[START]

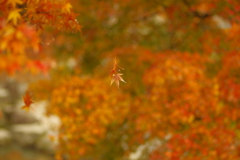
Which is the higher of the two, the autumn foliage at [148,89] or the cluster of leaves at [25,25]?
the autumn foliage at [148,89]

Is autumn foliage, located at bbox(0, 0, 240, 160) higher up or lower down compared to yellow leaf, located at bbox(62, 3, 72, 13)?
higher up

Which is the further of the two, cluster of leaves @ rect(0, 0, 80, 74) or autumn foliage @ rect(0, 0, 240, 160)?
autumn foliage @ rect(0, 0, 240, 160)

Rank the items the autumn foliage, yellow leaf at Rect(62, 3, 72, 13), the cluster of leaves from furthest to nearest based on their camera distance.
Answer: the autumn foliage < yellow leaf at Rect(62, 3, 72, 13) < the cluster of leaves

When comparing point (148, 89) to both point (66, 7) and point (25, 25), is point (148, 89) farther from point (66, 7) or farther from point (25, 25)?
point (25, 25)

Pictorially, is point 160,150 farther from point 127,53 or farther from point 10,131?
point 10,131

[END]

Convert the entries above into a numbered list of their lines, skipping the blank lines and leaving out the picture.

## RESPONSE TO THE TASK
1. Which is the higher of the two, the autumn foliage at [148,89] or the cluster of leaves at [25,25]?
2. the autumn foliage at [148,89]
3. Is autumn foliage, located at bbox(0, 0, 240, 160) higher up or lower down compared to yellow leaf, located at bbox(62, 3, 72, 13)?
4. higher up
5. Which is the further of the two, cluster of leaves @ rect(0, 0, 80, 74) or autumn foliage @ rect(0, 0, 240, 160)?
6. autumn foliage @ rect(0, 0, 240, 160)
7. Rank the items the autumn foliage, yellow leaf at Rect(62, 3, 72, 13), the cluster of leaves from furthest to nearest based on their camera distance.
8. Answer: the autumn foliage < yellow leaf at Rect(62, 3, 72, 13) < the cluster of leaves
9. When comparing point (148, 89) to both point (66, 7) and point (25, 25), is point (148, 89) farther from point (66, 7) or farther from point (25, 25)?
10. point (25, 25)
11. Pictorially, is point 160,150 farther from point 127,53 or farther from point 10,131?
12. point 10,131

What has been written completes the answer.